Current technological limitations in bandwidth won't allow for it to increase graphics in any way.
MS has went so far as to claim the cloud would give you the power of 4 xboxes in your living room, these are all marketing lies.
As proven by the only article taking an in-depth look at it:
What's obvious at this point is that the concept of cloud computing looks uncertain and unlikely, and Microsoft needs to prove its claims with actual software. Yet based on what we've been told, the firm itself isn't sure of what uses to put it to, while the limitations of latency and bandwidth severely impede the benefits of all that computing power. Frequent references to Live and multiplayer gaming suggest a less exciting, though certainly valuable, use for Microsoft's new servers in providing better, conventional, multiplayer experiences. More players, adaptive achievements and intelligent worlds all sound great in theory, but we're certainly not seeing the notional results of a four-fold increase in Xbox One's processing power.

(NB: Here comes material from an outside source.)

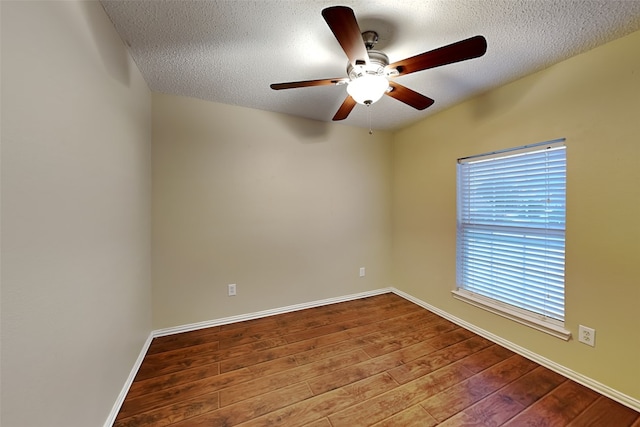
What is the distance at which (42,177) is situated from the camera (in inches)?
33.0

Microsoft needs to prove its position with strong ideas and practical demonstrations. Until then, it's perhaps best not to get too carried away with the idea of a super-powered console, and there's very little evidence that Sony needs to be worried about its PS4 specs advantage being comprehensively wiped out by "the power of the cloud".
2 years ago#47
Infinite power can create infinite graphics in infinite resolution at infinite fps.
2 years ago#48
Thou shalt not doubt the power of Teh Cloud.
He who hath not faith is lost.
All hail the infinite power of Teh Cloudz!
2 years ago#49
AwayFromHere posted...Google Fiber isn't fast enough to deliver better graphics over the web.
This says it all. You would have to be a special kind of stupid to believe that servers can 'ensure' graphics that are not inferior, either that or you have no idea what Teh Cloud is.
2 years ago#50
If you're so gullible you think the cloud can increase graphic fidelity than that explains exactly why ms thought they could get away with all the anti-consumer policies and trash they initially intended to launch with.